Vietnam doet progressief België bewegen. Op 24 april 1970 vindt te Brussel een nationale Vietnammanifestatie plaats. Naar aanleiding van de Amerikaanse presidentsverkiezingen worden in de scholen, bedrijven en organisaties met succes ‘volksraadplegingen’ georganiseerd. In dezelfde periode onderhouden delegaties van het OCV (Overlegcentrum voor de Vrede) zich eveneens met de toenmalige ministers van buitenlandse zaken Harmei en Van Elslande en hun kabinet. In 1972 volgt er een ‘Vrede voor Vietnam-dag (VVV-dag)’, een betoging met de gekende ordewoorden en het zevenpuntenprogramma van Thi Binh als basis voor een rechtvaardige vrede in Vietnam.

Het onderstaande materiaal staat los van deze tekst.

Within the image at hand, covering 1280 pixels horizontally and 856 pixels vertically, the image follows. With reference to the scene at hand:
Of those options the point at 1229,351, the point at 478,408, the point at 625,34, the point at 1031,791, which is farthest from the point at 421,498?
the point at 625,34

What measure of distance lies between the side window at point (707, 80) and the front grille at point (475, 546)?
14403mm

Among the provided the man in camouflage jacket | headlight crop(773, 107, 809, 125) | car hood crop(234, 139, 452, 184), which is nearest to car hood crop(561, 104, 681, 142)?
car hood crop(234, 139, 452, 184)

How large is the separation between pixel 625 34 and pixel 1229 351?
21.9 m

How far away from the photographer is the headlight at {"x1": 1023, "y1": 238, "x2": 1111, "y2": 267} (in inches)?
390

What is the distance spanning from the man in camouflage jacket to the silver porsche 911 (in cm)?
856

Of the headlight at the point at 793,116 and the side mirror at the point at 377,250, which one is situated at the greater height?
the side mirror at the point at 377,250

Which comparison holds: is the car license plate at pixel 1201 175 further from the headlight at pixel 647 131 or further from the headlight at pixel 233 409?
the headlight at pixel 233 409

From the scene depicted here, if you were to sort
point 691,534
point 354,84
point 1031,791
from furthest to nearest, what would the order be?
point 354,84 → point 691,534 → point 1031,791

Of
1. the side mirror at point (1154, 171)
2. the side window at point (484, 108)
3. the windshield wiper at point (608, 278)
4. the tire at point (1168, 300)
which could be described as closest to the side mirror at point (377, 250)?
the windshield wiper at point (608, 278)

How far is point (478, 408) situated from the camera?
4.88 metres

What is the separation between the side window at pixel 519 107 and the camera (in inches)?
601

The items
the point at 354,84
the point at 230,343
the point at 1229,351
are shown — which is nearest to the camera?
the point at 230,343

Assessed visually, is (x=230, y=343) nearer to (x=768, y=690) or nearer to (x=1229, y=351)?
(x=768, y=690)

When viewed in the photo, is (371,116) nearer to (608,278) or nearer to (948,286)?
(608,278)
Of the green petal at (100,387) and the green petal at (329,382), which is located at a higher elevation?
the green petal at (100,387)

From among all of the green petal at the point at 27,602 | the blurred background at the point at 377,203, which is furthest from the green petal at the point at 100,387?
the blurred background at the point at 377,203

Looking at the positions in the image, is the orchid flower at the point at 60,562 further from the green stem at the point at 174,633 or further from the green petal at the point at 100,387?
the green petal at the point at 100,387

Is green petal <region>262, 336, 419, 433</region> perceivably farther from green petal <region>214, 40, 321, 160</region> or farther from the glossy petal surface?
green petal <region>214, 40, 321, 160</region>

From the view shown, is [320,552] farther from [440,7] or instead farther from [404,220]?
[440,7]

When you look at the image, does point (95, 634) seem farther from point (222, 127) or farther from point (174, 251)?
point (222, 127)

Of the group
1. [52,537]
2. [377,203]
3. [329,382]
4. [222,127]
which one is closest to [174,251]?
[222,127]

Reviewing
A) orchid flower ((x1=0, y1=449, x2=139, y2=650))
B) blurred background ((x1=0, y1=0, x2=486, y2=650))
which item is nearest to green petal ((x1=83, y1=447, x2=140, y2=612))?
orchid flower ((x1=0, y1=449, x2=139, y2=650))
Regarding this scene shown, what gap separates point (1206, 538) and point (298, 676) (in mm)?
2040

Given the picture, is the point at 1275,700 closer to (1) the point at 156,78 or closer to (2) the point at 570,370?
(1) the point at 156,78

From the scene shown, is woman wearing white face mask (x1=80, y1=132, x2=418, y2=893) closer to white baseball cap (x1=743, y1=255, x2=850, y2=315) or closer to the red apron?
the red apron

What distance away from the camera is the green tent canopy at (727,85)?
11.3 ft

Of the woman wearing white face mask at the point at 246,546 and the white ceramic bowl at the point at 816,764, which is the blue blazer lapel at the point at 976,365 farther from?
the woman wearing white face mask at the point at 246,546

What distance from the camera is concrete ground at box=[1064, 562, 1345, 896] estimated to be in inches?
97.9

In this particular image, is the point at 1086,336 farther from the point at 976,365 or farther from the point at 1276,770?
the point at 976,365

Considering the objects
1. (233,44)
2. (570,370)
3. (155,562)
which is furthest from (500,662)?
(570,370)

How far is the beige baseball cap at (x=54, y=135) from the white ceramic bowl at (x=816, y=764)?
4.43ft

Ter gelegendheid van de achttiende verjaardag van de ondertekening van de Akkoorden van Genève (20 juli 1972) maakt het Vlaamse Comité van de BUVV aan minister Harmei en de pers een memorandum over, waarin er aan wordt herinnerd dat de verkrachting van de akkoorden van Genève door de VS aan de basis ligt van de voortzetting van het conflict in Indochina. De BUVV vraagt “de regering dringend tussen te komen voor de onmiddellijke en voorwaardelijke stopzetting van de bombardementen, de volledige terugtrekking der Amerikaanse troepen en het inzetten van werkelijke onderhandelingen te Parijs op basis van het Zevenpuntenprogramma.”

In 1973 tekent Washington de akkoorden van Parijs waarin de onafhankelijkheid, souvereiniteit en integriteit van Vietnam wordt erkend. In hetzelfde jaar volgt nog een nationale Vietnammanifestatie, waarin de eerbie-diging van de akkoorden en de wederopbouw van Vietnam wordt geëist.

In deze smerige oorlog maakten de VS veelvuldig gebruik van antipersonele wapens. Met uitzondering van de atoombom zouden alle beschikbare moderne vernietigingswapens worden geëxperimenteerd: fragmentatie- en fosforbommen, de superbom, mijnen, napalm, chemische e.a. wapens. Op 17 april 1975 wordt Saigon bevrijd en verlaten de laatste Amerikaanse militairen het land. Op 2 juli 1976 volgt de hereniging van Vietnam in een Socialistische Republiek.